◆ **GOAL OF THE EXERCISE**
Reproduce the records below unchanged, from the line containing "From the provided list" through the end of the records, including both ends.

◆ **LISTING**
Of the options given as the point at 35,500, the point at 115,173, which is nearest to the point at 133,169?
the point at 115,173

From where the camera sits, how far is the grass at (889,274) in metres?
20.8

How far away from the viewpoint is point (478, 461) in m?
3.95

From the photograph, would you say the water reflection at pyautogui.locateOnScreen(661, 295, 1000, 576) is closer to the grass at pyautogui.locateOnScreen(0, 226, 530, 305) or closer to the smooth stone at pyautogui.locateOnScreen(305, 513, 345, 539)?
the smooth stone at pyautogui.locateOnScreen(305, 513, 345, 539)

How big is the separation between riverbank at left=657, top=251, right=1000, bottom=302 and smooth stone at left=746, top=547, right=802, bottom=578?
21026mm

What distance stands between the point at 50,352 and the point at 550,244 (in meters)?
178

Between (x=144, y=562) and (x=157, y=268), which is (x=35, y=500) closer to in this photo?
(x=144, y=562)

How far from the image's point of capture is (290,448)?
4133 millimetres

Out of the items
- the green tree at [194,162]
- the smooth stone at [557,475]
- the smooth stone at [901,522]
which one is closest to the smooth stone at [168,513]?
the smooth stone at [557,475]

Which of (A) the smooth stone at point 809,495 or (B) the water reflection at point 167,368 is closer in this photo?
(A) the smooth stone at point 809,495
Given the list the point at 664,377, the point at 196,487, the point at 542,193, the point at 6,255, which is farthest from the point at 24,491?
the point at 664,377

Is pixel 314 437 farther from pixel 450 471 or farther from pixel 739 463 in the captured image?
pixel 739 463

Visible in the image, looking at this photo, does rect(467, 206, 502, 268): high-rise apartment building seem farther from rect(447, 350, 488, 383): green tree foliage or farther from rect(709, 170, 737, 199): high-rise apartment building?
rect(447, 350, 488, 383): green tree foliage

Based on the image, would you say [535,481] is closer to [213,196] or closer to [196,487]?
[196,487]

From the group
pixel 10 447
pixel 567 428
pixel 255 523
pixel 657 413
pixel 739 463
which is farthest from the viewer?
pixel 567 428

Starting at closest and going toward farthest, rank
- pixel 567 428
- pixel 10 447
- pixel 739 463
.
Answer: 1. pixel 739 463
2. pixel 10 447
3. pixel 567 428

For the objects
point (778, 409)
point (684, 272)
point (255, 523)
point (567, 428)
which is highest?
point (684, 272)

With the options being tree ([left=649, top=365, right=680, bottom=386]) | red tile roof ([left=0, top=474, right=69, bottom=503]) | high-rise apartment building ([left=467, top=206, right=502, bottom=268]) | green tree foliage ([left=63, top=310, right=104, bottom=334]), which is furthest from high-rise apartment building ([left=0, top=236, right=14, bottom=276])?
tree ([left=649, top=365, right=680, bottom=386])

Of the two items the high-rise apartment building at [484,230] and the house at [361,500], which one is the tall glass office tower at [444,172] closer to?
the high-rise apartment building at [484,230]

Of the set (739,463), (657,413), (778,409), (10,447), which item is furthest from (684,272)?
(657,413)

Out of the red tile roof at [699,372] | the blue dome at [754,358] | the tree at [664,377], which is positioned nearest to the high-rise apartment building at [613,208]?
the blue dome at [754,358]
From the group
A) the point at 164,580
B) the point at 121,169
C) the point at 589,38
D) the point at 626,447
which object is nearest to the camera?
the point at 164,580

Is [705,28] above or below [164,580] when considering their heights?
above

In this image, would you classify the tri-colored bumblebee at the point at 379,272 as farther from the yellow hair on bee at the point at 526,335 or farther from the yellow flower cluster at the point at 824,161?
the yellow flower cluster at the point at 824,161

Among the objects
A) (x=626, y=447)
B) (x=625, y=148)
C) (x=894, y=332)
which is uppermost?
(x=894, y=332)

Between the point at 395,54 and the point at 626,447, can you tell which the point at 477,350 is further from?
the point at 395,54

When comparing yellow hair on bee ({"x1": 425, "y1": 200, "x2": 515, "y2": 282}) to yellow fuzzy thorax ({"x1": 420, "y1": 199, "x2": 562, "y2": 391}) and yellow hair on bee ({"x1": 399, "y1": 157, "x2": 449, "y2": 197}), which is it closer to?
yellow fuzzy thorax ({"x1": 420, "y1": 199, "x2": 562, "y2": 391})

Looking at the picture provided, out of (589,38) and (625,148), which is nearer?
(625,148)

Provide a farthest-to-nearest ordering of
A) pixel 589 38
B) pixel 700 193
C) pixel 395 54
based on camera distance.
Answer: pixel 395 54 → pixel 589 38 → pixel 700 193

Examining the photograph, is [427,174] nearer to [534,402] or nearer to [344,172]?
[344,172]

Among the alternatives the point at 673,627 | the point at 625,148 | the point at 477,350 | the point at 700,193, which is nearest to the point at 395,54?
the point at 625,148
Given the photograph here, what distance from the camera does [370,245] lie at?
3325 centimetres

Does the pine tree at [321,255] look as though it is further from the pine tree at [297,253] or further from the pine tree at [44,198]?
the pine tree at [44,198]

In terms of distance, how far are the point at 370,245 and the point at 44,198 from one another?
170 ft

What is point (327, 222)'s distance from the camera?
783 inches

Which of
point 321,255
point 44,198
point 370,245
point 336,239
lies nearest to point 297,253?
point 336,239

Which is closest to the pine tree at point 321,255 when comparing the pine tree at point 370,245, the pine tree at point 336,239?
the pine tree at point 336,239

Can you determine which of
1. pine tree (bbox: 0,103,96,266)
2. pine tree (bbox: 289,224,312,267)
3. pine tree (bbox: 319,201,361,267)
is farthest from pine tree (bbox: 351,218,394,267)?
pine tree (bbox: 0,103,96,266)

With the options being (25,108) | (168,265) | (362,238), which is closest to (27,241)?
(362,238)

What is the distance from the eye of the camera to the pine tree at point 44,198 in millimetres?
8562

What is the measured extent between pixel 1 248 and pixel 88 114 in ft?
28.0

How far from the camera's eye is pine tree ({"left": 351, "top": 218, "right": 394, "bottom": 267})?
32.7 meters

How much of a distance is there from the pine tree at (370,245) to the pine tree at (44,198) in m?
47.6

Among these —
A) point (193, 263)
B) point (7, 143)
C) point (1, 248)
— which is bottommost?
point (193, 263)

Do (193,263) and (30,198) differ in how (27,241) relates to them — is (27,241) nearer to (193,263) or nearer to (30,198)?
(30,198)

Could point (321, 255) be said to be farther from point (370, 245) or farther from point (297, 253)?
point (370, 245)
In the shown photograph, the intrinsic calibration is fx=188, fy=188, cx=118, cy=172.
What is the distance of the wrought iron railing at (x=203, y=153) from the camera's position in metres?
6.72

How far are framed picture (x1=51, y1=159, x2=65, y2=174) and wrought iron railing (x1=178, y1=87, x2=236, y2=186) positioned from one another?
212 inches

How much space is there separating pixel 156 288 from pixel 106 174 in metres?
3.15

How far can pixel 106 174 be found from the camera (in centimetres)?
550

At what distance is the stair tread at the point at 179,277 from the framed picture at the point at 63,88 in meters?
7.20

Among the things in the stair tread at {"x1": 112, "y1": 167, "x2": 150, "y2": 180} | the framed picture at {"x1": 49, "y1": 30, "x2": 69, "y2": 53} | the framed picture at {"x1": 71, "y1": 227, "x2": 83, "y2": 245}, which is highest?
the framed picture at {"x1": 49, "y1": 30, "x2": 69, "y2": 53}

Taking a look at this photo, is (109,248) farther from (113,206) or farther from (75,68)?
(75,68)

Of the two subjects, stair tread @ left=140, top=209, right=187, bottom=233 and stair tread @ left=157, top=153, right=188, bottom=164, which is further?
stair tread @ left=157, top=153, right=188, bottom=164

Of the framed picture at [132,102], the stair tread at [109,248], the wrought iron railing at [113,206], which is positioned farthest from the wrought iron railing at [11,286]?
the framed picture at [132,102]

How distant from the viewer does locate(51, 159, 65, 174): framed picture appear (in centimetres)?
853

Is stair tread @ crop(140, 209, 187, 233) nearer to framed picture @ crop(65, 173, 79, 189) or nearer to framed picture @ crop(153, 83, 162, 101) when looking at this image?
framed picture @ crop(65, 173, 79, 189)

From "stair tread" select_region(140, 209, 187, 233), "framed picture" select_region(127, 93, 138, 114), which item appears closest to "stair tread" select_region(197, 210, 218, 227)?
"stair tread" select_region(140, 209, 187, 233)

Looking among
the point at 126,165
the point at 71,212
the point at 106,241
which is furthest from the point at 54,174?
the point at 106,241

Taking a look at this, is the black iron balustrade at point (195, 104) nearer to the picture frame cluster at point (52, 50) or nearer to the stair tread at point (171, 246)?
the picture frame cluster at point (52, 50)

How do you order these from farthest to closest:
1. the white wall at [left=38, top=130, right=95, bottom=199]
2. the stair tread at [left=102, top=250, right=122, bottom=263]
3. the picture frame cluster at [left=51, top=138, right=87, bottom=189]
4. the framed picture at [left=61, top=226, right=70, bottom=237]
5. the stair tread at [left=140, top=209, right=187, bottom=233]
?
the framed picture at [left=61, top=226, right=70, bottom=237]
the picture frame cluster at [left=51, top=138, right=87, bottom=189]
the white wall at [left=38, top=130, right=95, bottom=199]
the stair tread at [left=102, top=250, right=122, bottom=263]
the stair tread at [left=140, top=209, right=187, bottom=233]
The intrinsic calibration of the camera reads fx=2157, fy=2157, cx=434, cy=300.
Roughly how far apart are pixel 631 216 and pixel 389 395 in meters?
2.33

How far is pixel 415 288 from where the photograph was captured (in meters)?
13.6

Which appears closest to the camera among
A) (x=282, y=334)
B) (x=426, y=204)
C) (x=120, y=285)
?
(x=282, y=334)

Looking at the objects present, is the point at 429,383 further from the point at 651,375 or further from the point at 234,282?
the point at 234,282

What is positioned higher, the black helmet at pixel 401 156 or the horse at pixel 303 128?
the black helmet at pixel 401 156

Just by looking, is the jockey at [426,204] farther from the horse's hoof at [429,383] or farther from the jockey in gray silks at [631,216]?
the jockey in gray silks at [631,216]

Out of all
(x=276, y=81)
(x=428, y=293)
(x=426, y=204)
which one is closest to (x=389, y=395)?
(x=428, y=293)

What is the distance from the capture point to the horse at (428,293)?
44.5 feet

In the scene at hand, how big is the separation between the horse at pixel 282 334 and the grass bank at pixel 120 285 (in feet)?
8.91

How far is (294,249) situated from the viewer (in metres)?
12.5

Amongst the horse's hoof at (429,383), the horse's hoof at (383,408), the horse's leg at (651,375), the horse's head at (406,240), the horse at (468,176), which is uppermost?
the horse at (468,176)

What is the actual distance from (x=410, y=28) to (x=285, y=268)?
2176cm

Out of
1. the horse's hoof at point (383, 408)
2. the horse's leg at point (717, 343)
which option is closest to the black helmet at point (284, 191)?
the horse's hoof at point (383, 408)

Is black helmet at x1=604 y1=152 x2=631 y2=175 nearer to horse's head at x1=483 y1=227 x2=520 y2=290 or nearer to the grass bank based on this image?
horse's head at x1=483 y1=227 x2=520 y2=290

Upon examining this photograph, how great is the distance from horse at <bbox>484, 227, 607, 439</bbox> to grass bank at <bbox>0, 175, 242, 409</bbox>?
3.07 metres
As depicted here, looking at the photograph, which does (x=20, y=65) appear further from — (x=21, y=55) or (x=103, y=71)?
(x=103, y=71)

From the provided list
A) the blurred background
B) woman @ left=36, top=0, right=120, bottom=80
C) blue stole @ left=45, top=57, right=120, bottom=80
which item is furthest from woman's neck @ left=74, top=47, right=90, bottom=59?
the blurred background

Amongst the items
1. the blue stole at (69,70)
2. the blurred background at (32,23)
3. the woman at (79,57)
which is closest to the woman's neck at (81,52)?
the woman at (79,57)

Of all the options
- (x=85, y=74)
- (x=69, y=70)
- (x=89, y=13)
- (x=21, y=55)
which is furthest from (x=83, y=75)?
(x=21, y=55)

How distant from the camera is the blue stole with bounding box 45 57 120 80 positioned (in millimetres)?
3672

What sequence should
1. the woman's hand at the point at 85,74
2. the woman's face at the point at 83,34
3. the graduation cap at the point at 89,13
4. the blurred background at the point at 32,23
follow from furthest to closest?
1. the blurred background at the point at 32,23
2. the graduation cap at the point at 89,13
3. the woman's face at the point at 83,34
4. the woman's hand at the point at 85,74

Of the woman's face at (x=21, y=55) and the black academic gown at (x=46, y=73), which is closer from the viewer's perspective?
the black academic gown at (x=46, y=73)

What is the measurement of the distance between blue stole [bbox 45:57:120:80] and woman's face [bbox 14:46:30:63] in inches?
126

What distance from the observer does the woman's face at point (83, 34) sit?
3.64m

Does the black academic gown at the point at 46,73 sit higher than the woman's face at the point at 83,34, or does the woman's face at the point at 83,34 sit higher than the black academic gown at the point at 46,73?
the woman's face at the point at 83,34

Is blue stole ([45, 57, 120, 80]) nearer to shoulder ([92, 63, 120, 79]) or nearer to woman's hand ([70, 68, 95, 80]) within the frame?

◆ **TASK ANSWER**
From the provided list
A) the blurred background
B) woman @ left=36, top=0, right=120, bottom=80
C) blue stole @ left=45, top=57, right=120, bottom=80
which item is furthest from woman's neck @ left=74, top=47, right=90, bottom=59?
the blurred background

Amongst the items
1. the blue stole at (69,70)
2. the blurred background at (32,23)
3. the woman at (79,57)
which is closest to the woman's neck at (81,52)?
the woman at (79,57)

Of all the options
- (x=85, y=74)
- (x=69, y=70)
- (x=89, y=13)
- (x=21, y=55)
which is furthest from (x=83, y=75)?
(x=21, y=55)

How distant from the camera is the blue stole with bounding box 45 57 120 80 positioned (in millimetres)?
3672

What sequence should
1. the woman's hand at the point at 85,74
2. the woman's face at the point at 83,34
3. the graduation cap at the point at 89,13
4. the blurred background at the point at 32,23
follow from furthest to closest?
1. the blurred background at the point at 32,23
2. the graduation cap at the point at 89,13
3. the woman's face at the point at 83,34
4. the woman's hand at the point at 85,74

Of the woman's face at (x=21, y=55) and the black academic gown at (x=46, y=73), which is closer from the viewer's perspective?
the black academic gown at (x=46, y=73)

What is the measurement of the distance between blue stole [bbox 45:57:120:80] and woman's face [bbox 14:46:30:63] in inches?
126

What distance from the observer does the woman's face at point (83, 34) sit?
3.64m

Does the black academic gown at the point at 46,73 sit higher than the woman's face at the point at 83,34, or does the woman's face at the point at 83,34 sit higher than the black academic gown at the point at 46,73?
the woman's face at the point at 83,34

Is blue stole ([45, 57, 120, 80]) nearer to shoulder ([92, 63, 120, 79]) or nearer to woman's hand ([70, 68, 95, 80]) within the frame?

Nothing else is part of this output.